1 Search For Azcanta

3 Fiery Cannonade

1 Murmuring Mystic

2 Niv-Mizzet, Parun

2 Entrancing Melody


This is where I have arrived for the moment, though it certainly isn’t the end of the conversation. The number of draw spells in this deck lets it do an impressive job of finding the singleton Niv-Mizzet when needed, and the pair of Phoenixes help the deck recover against Vivien Reid without clogging the deck with creatures. It is possible that this approach is spreading itself too thin to try and beat everything, but I have always been partial to that approach in decks with so much card selection.


A few quick notes that apply to all of these decks:


-Use your mana! Even with Phoenix in your deck, it is almost always right to fire off a draw spell if you have the spare lands for it.
-Cast Arclight Phoenix! Block with Arclight Phoenix! I see players all the time that are so concerned about getting value with their Arclight Phoenixes that they will hold them in their hand, turn after turn instead of just casting Phoenix and attacking. These decks require you to be flexible and often to use your cards in ways that aren’t normal or obvious, and Phoenix does an excellent job of picking off creatures in the declare blockers step.

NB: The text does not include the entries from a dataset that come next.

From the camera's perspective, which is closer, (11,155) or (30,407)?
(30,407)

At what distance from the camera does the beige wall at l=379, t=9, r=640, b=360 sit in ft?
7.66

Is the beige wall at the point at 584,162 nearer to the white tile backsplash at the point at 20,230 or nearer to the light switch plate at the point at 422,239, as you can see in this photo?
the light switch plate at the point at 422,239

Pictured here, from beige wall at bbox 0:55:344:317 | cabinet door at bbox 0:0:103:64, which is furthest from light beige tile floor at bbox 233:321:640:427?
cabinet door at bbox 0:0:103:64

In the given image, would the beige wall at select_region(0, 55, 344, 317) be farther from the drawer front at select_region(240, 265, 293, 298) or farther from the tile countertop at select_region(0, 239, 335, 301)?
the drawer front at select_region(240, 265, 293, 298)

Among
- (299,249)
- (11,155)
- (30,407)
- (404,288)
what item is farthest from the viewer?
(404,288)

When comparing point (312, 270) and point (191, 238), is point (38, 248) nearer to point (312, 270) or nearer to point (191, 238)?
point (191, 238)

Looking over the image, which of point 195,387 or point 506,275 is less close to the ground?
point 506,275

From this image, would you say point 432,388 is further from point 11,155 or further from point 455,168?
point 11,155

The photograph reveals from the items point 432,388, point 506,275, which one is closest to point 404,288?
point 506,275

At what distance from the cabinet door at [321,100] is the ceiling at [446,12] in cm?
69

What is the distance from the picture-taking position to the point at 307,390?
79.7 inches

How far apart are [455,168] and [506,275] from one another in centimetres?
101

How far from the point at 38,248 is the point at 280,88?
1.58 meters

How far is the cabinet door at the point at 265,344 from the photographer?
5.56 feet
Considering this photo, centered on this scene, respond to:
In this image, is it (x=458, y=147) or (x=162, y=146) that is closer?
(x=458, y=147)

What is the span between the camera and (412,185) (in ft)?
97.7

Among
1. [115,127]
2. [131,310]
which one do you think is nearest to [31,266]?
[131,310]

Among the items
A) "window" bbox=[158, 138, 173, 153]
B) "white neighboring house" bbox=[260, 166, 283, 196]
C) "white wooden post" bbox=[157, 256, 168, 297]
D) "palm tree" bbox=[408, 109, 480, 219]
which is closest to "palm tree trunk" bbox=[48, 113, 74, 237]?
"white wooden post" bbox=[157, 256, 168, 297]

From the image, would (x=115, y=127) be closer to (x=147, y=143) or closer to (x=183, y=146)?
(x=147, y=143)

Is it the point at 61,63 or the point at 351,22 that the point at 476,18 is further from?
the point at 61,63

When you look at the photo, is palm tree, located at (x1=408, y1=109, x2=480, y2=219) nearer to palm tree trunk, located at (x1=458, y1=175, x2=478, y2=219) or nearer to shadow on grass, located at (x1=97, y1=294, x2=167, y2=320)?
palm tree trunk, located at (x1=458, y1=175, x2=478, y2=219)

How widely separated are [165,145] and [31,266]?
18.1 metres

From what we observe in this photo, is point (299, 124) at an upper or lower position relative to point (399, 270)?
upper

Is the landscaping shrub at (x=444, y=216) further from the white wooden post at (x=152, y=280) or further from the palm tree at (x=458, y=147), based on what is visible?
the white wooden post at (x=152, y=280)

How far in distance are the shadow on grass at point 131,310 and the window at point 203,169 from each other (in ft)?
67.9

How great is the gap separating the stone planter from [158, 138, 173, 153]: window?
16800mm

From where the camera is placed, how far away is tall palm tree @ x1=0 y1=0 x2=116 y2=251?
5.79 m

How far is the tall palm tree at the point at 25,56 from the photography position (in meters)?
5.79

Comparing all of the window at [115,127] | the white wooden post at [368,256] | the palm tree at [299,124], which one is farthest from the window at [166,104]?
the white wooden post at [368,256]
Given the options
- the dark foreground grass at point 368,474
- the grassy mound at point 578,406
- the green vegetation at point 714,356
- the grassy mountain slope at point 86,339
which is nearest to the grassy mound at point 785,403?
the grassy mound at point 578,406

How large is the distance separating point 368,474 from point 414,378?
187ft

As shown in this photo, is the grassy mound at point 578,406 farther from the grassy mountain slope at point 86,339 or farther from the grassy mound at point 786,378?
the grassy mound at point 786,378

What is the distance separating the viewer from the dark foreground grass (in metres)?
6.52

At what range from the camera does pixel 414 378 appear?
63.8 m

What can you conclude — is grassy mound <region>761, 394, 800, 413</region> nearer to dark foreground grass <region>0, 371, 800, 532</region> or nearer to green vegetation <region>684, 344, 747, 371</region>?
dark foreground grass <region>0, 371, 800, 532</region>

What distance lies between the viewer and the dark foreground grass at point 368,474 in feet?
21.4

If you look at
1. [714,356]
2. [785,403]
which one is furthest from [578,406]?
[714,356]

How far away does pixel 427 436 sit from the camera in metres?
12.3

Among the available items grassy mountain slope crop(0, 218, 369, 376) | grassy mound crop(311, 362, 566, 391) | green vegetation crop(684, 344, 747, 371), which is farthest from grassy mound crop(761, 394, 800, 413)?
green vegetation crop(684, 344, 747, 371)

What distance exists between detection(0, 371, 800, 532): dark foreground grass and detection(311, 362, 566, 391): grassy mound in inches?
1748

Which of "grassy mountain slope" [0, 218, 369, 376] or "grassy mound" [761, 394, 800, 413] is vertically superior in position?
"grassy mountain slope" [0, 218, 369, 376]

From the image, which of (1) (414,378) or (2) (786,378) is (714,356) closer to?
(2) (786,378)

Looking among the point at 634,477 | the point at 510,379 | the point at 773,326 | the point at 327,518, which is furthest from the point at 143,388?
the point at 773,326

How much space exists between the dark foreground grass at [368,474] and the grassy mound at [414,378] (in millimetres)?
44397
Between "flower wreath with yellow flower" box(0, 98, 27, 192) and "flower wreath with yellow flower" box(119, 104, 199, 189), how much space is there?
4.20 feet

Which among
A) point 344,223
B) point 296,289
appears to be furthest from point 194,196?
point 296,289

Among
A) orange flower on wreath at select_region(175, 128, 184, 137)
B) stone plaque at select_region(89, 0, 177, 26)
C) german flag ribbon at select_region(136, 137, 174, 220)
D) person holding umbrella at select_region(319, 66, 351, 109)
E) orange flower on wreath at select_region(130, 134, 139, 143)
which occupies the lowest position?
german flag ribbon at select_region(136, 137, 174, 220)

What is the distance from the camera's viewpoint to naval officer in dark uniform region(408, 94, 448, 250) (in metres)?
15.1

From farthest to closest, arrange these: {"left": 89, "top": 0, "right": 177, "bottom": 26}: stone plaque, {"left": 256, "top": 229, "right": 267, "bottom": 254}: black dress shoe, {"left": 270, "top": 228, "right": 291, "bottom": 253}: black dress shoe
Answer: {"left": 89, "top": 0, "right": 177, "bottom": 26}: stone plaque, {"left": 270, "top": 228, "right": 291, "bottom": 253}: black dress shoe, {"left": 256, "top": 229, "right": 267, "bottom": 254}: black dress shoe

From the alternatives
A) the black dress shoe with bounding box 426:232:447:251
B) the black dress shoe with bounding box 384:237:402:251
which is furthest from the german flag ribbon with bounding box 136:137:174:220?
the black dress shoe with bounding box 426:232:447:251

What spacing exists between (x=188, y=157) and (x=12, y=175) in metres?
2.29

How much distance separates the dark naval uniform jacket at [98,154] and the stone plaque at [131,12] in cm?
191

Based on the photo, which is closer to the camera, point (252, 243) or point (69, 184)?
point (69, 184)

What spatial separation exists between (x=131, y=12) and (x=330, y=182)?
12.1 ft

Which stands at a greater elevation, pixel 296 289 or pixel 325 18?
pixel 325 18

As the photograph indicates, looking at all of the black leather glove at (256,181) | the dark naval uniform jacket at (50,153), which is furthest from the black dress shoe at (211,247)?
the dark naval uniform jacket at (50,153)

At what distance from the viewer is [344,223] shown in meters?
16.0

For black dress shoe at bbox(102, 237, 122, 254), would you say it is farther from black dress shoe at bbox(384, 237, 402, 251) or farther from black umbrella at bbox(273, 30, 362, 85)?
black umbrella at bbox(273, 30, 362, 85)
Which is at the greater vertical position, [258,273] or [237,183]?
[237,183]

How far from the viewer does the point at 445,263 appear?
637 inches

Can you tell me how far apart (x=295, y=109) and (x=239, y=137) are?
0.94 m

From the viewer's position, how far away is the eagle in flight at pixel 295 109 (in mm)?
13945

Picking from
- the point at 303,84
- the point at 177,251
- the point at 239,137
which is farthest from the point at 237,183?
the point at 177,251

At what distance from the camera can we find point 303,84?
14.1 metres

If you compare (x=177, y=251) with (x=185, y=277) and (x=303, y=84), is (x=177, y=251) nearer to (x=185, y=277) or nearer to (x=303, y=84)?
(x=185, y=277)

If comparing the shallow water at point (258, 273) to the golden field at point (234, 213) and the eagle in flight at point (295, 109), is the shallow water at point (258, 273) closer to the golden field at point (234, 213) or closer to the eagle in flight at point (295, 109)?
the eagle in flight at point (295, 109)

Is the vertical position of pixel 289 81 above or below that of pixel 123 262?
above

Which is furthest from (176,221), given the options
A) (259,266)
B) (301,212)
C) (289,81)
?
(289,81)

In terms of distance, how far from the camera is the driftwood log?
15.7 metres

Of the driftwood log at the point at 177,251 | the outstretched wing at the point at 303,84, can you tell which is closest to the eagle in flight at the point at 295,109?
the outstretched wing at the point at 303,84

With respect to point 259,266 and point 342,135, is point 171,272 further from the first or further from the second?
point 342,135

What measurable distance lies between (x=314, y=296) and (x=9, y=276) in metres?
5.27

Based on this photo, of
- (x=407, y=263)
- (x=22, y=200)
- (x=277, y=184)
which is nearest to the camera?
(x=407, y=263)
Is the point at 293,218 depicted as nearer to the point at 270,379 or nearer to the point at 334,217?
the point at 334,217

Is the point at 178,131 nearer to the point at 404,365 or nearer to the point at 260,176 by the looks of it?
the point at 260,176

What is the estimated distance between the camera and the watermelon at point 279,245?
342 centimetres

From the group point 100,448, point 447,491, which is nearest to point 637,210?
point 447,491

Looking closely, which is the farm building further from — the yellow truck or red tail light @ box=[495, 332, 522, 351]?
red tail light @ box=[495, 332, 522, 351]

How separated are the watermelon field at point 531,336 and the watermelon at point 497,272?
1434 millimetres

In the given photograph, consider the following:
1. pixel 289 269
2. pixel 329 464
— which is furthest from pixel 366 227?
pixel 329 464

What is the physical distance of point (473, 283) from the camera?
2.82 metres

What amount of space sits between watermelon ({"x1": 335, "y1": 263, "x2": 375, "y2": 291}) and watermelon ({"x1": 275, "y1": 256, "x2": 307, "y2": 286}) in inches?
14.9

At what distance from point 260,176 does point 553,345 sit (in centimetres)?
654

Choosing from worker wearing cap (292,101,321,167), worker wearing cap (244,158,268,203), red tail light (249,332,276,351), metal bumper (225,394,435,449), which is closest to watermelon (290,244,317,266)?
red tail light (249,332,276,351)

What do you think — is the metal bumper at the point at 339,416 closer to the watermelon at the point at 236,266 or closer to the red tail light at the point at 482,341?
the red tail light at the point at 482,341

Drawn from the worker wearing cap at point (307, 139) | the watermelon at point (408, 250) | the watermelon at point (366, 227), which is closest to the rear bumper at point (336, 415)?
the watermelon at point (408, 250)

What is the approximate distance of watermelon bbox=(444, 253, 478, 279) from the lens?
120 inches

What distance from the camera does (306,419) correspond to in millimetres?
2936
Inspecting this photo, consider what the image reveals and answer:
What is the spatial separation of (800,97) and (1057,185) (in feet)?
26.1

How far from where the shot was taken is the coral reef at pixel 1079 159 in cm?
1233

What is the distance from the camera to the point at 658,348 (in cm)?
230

-If you haven’t had the pleasure of having Niv-Mizzet, Parun in play, remember that the draw trigger and the damage trigger are separate, which means you get to see your new card before choosing a target for the damage.
-When both players control Niv-Mizzet, keep in mind that the player whose turn it is puts their triggers on the stack first - meaning they resolve last. Keep this in mind as it is likely advantageous to act on your opponent’s turn if possible.